Headmaster, Westminster School
- In office 2005–2014

Headmaster, Clifton College
- In office 2000–2005

Master, House Master, Head of Classics Eton College
- In office 1984–2000

Personal details
- Born: 1953 (age 72–73)
- Education: The King's School, Canterbury
- Alma mater: University of Oxford

= Stephen Spurr =

English educationalist (born 1953)

Stephen Spurr (born 9 October 1953) is a British teacher, classicist, and academic as well as Chairman & Director of Education of Intellego Education, a family of schools backed by H.I.G. Capital.

From 2014 to August 2019, he was the Global Education Director of Inspired, an international education network of more than 60 K–12 schools on five continents.

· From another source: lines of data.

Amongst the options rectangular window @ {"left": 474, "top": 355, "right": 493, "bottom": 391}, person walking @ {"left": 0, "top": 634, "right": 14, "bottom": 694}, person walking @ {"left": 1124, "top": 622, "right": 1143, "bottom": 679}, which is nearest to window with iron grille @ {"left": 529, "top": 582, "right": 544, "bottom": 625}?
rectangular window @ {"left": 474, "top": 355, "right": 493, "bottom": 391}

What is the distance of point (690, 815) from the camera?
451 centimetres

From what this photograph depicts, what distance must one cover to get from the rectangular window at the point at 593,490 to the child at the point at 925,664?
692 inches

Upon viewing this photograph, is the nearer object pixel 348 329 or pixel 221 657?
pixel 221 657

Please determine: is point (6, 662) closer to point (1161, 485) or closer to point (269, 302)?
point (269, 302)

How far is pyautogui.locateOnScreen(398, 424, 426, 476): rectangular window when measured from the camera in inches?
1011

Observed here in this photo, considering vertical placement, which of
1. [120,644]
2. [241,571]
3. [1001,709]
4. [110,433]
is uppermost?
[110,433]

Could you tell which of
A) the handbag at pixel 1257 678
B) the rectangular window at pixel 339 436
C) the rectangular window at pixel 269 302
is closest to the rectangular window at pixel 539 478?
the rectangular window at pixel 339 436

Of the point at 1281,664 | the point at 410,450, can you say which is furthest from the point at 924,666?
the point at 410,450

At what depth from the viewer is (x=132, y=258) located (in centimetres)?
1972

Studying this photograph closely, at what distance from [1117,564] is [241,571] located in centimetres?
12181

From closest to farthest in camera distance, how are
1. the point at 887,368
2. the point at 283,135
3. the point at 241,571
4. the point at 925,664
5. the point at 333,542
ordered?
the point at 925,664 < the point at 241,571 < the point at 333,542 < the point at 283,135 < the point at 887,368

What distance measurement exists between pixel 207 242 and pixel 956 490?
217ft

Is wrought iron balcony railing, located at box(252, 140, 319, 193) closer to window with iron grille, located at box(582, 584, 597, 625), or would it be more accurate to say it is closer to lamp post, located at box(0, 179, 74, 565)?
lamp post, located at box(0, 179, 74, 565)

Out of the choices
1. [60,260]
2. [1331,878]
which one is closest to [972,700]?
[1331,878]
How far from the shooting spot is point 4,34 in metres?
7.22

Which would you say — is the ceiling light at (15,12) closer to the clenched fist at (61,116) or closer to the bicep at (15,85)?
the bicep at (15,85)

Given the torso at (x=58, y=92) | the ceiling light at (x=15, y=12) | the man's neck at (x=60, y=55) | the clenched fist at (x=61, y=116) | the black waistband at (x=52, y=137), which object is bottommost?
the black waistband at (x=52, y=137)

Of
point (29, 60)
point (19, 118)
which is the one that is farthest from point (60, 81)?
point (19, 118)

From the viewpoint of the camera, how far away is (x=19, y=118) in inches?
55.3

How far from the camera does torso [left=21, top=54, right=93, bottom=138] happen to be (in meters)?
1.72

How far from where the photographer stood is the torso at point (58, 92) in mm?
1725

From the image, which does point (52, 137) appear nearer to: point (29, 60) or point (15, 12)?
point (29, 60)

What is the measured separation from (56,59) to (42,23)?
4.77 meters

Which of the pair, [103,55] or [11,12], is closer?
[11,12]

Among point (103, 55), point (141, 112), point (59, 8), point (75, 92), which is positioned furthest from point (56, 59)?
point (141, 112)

From 2005 to 2014, he was the Head Master of Westminster School. Throughout his tenure, Westminster topped the FT academic league tables, combining A-level and GCSE results. While at Westminster, he chaired the Independent Schools Examination Board.

Prior to that, he was headmaster of Clifton College (2000–2005), and House Master and Head of Classics at Eton College (1984–2000). Before Eton, he was a university academic, lecturing on Greek and Roman literature, history and archaeology.

==Education==
Spurr was educated at The King's School, Canterbury, and Sydney Grammar School. He studied classics at the Universities of Sydney and Oxford, culminating in a DPhil degree in Ancient History from Oxford. He was awarded a postgraduate fellowship at Harvard University, the Ancient History Prize and Cooper and Pelham Scholarships at Oxford, and a Rome Scholarship at the British School at Rome.

==Views==
In 2004, Spurr stated that A-level exams may fail talented pupils, especially in the humanities; Westminster consequently switched to Cambridge Pre-U exams in nine subjects, which he described as "so much more stimulating to teach and learn" and much better preparation for study at university. He has also always been a great proponent of scientific education. In another two subjects, his Westminster pupils followed International A-levels, which, together with the Pre-Us, enable comparison with the best schools world-wide, since Spurr aims to educate pupils not only for a successful entrance to top ranked universities but also to become engaged global citizens of the future. While working for Inspired, he also came to appreciate the value of the IB curriculum. From 2006 to 2013, Spurr was the Chairman of ISEB, the board that produces and regulates the Common Entrance examination, with emphasis on breadth of knowledge, academic integrity, and rigour. According to Tatler, Spurr also believes in academic research for its own intrinsic sake.

At Eton, Clifton and Westminster, he consistently looked to identify and encourage academically ambitious pupils in the state sector, through extensive fund-raising for bursary programmes and by establishing the Eton–Harlesden Summer School in 1986 and the Clifton Summer School in 2001, and, in his last year as head master at Westminster, he set up the Harris-Westminster Sixth Form Academy, a joint project between Westminster School and the Harris Federation, which opened in 2014 and was judged Outstanding in its first Inspection by Ofsted.

He has always considered that British education needs to take careful notice of the best international standards. This is a theme on which he has given talks in the UK, Italy, Singapore, the US and China – where he linked Westminster school with Beijing No 4, one of the top academic schools in Beijing. Developing his belief in the growing importance of international education, on leaving Westminster he joined Inspired as Group Education Director in September 2014 helping the company to grow successfully from its original base of four schools in South Africa to (when he retired from Inspired to set up his own consultancy in August 2019) 64 schools and 46,000 students on five continents. He is a governor of the Royal Ballet School and of Tonbridge School. As an independent educational consultant, he speaks and advises regularly on the future of education, combining the best of traditional British pedagogy with the highest international standards and the latest advances in digital learning.

==Personal life==
In 1982, Spurr married Susanna Armani in Rome, and they have a son and a daughter.

==Scholarship==
In addition to articles, interviews and talks on education, and to scholarly books and articles, particularly in Latin literature and Roman History, and publications in the field of Egyptology (while at Eton he was also curator of the Myers Museum of Ancient Egyptian Art), Spurr is known as a translator of Italian, and was awarded a Times Literary translation prize in 1991.